PROBLEM DETAILS: Search the listing for the word "moose". Copy every line where it is found.

Segment Start: SUPPLIED ENTRIES

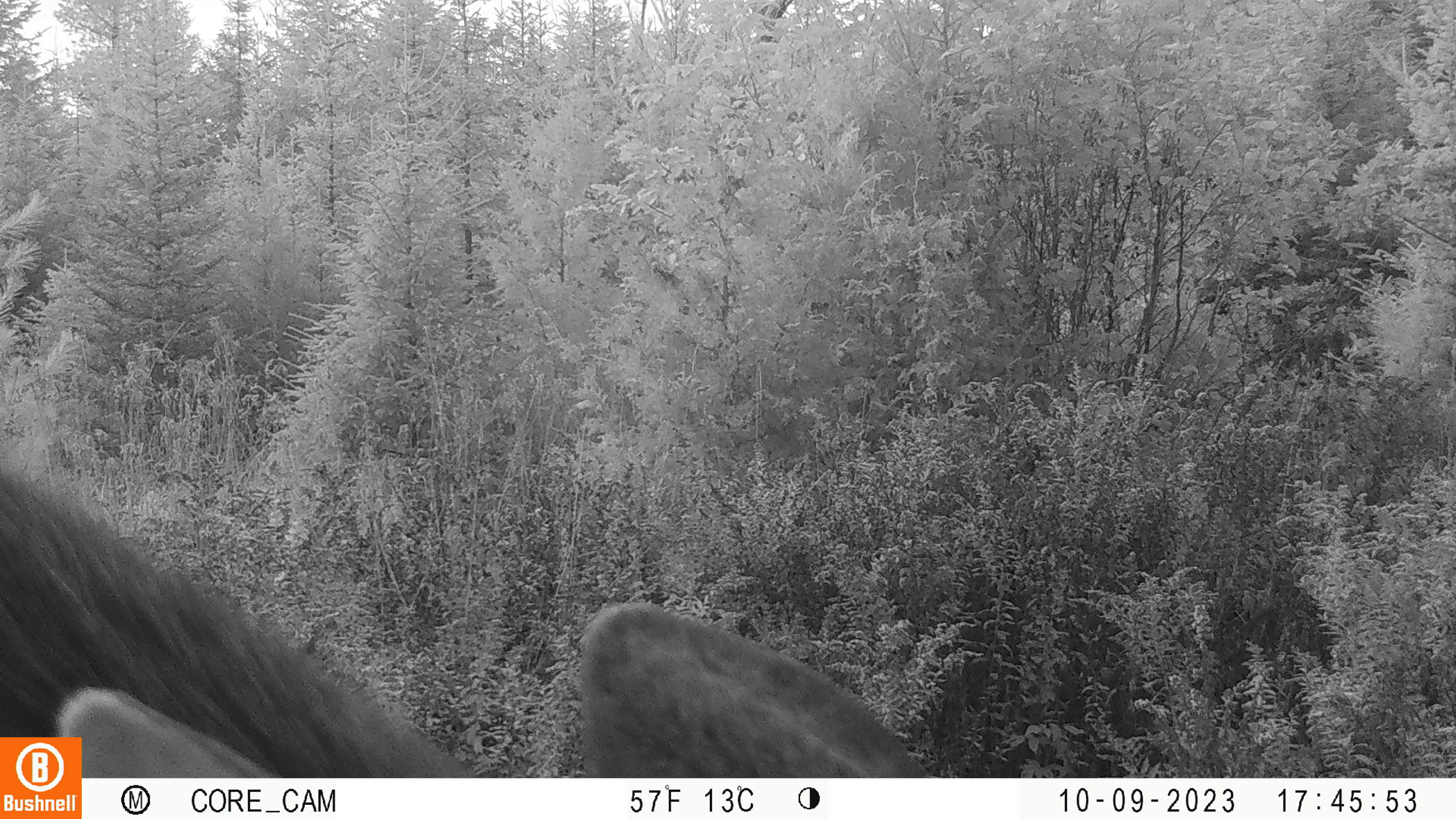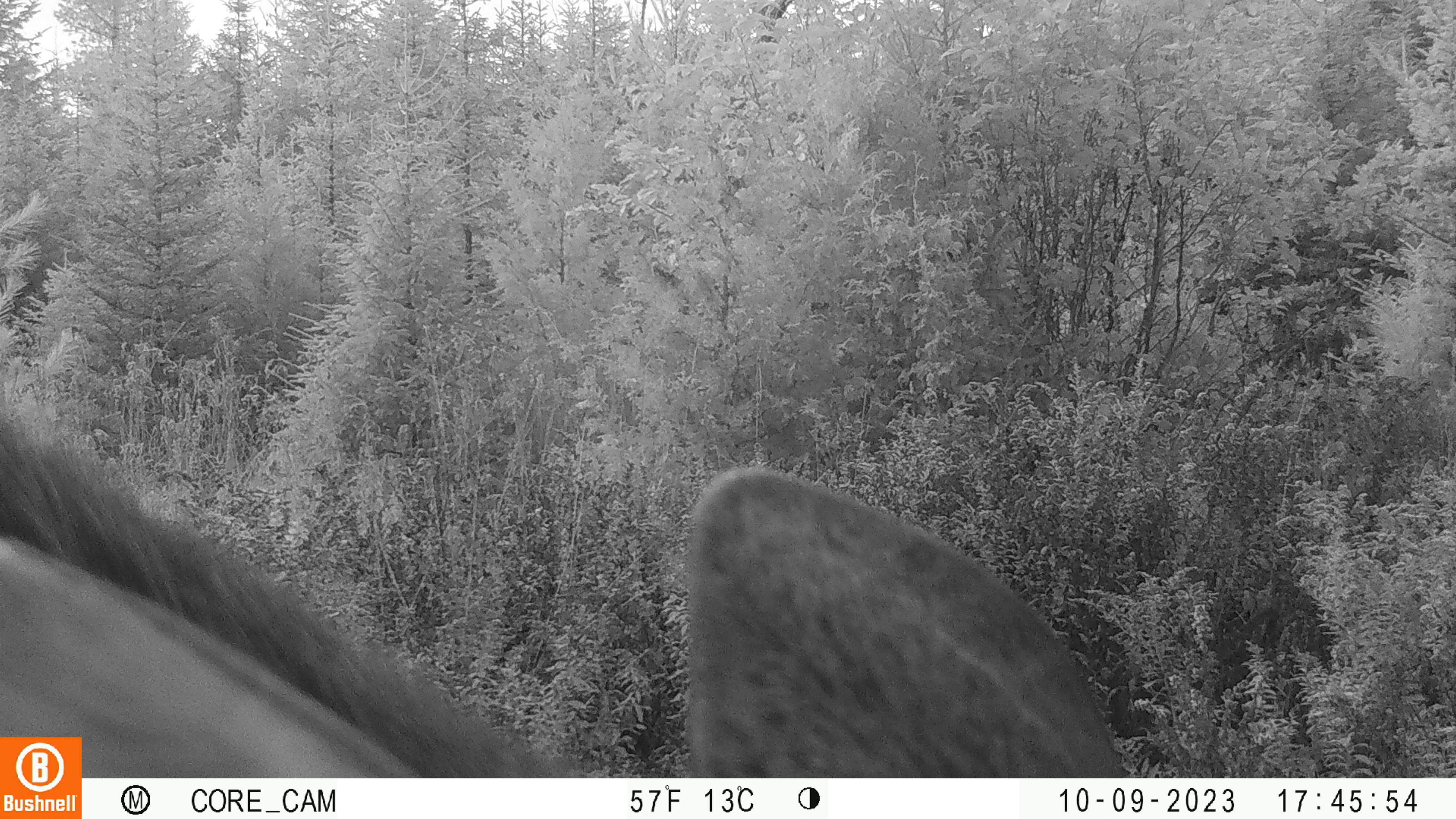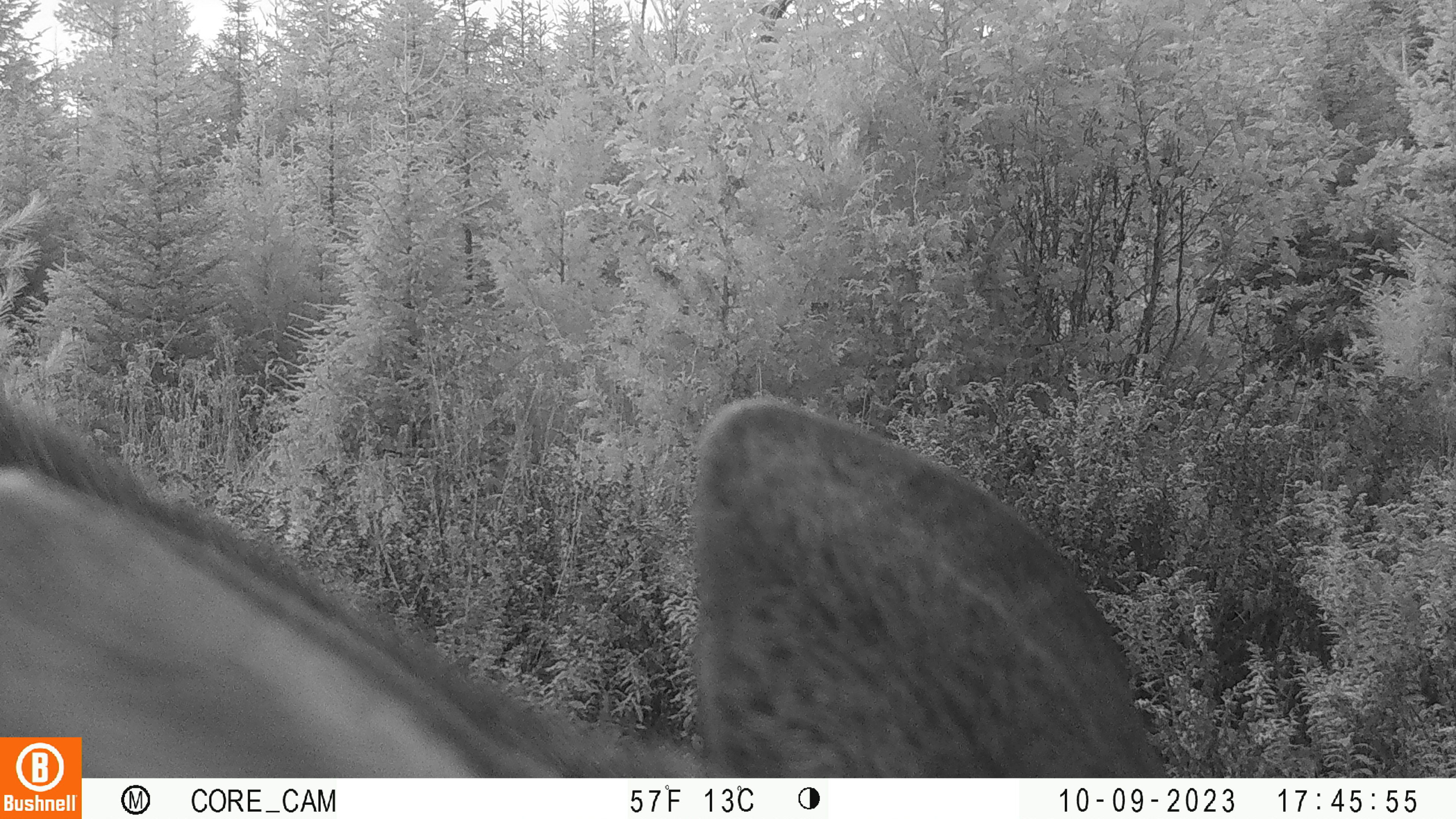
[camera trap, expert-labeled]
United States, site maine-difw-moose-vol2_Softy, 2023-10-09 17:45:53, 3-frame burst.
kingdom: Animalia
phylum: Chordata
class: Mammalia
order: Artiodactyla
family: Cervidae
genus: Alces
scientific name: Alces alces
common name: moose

Segment End: SUPPLIED ENTRIES

RESPONSE TO THE EXERCISE:
United States, site maine-difw-moose-vol2_Softy, 2023-10-09 17:45:53, 3-frame burst.
common name: moose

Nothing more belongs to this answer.